On Monday I penned quite a pessimistic article about the higher judicial organs. I regarded the interference of the Supreme Board of Judges and Prosecutors (HSYK) in an ongoing investigation about possible links between a chief prosecutor and the coup plots against the elected government as proving that the members of higher judicial organs are not only biased but also anachronistic and suicidal. As the article was published on Tuesday, the lower judicial organs bounced back, and several retired generals and active duty admirals were detained as part of the investigation into the Sledgehammer plot. At the time of the writing of this article, two active duty admirals and seven officers have been arrested by the court, and it is most probable that you will read news of more arrests in today’s paper.
A myth of “untouchability” is being destroyed.

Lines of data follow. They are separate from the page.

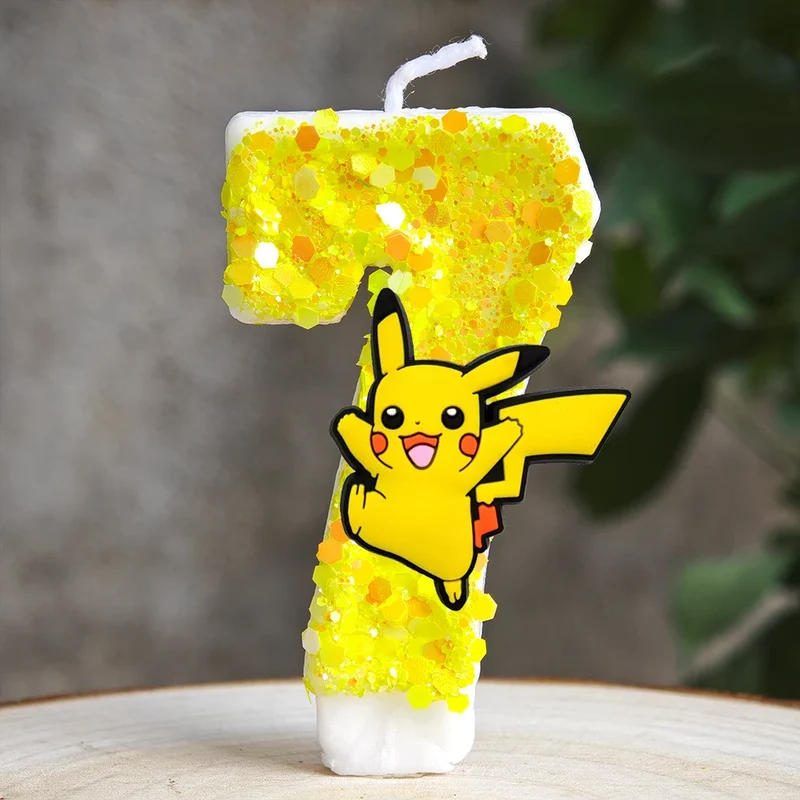 Bougie d'anniversaire jaune Pikachu avec année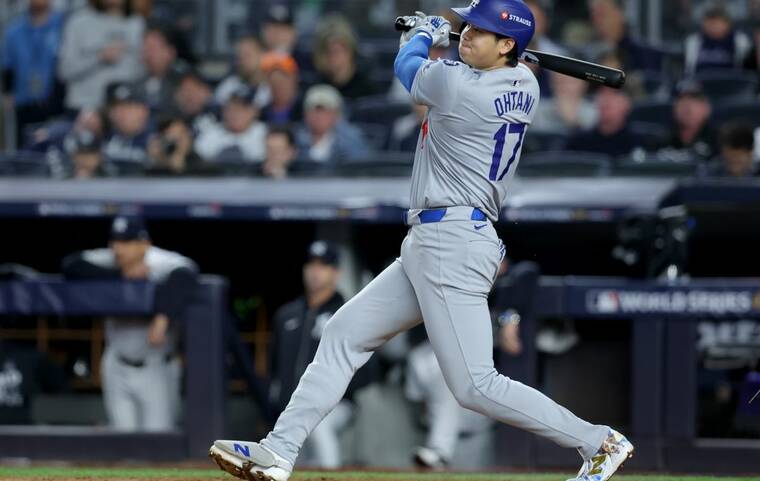 BRAD PENNER-IMAGN IMAGES
Los Angeles Dodgers two-way player Shohei Ohtani hits a single during the fifth inning, Tuesday, against the New York Yankees in game four of the 2024 MLB World Series at Yankee Stadium.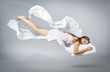 © akvafoto2012 - Sleeping girl. Flying in a dream. White linen flying through the air.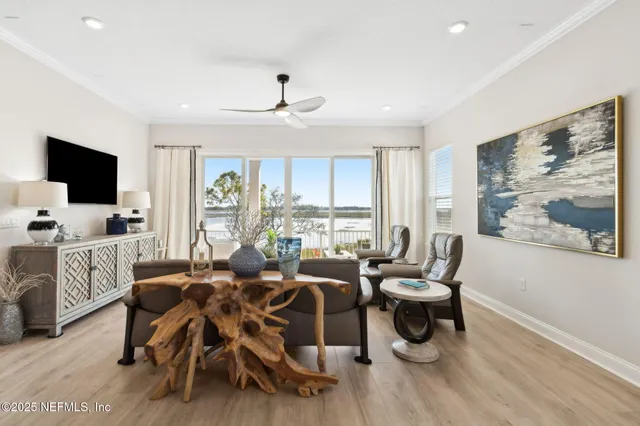 a living room with furniture or couch and a flat screen tv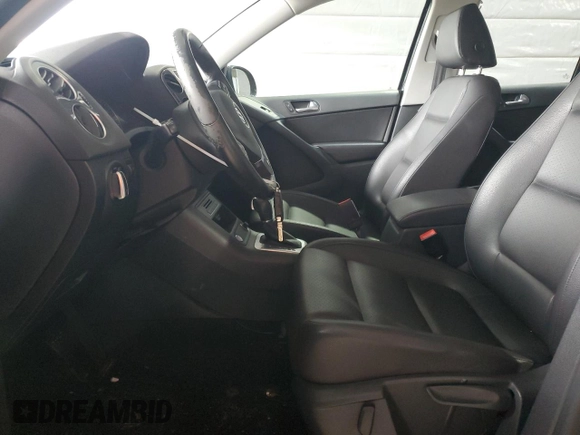 2017 Volkswagen Tiguan S with VIN WVGBV7AXXHK011064, listed as a Copart auction lot 49745425 with 67,994 mi miles and Salvage Title. Bid and sale history available at DreamBid. Image 7.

On the day the detentions were made, retired Gen. Yaşar Büyükanıt (I have foregone my customary embargo on using military officers’ names in my column due to the fact that he is no longer active duty, and in fact I am referring to him not as a past army chief but as a possible future arrestee) spoke to his friends in the press and claimed that the April 27 e-memorandum was not a memorandum at all. “It was an attempt to point out the sensitivities of the armed forces about the secular nature of the state,” he said. Büyükanıt further reiterated his respect for the political decisions of Parliament and said that he could have no objection to the personality of the president-elect.
Why now, soldier? Why didn’t you speak immediately before the publication of the poorly written text on the official Web site of the Turkish Armed Forces (TSK)? Why didn’t you clarify the position of the army as a “sensitivity” and not interference in the presidential election process? Why didn’t you clarify your position when you spoke to the same “embedded journalists” when you admitted that you yourself wrote that primary-school-level text that made us think it was penned by an uneducated plain soldier?
Don’t answer me, just prepare yourself for these questions. It seems that you have already sensed that your turn to be questioned by the prosecutors and judges has also come.
This is a painful process for the relatives of former coup-conspirators. I fully sympathize with the wife of retired Gen. İbrahim Fırtına, who asked her husband what the policemen who came to detain him wanted from him.
Justice is not something you want. It is something you make. Justice is like a sculpture made of rough stone. You cleanse the excesses and asperities, and you have that statue of Lady Justice.
The April 27 e-memorandum is an asperity that needs to be wiped from our history of democracy and justice.
The prosecutors’ steps are pattering on your doorsteps, general!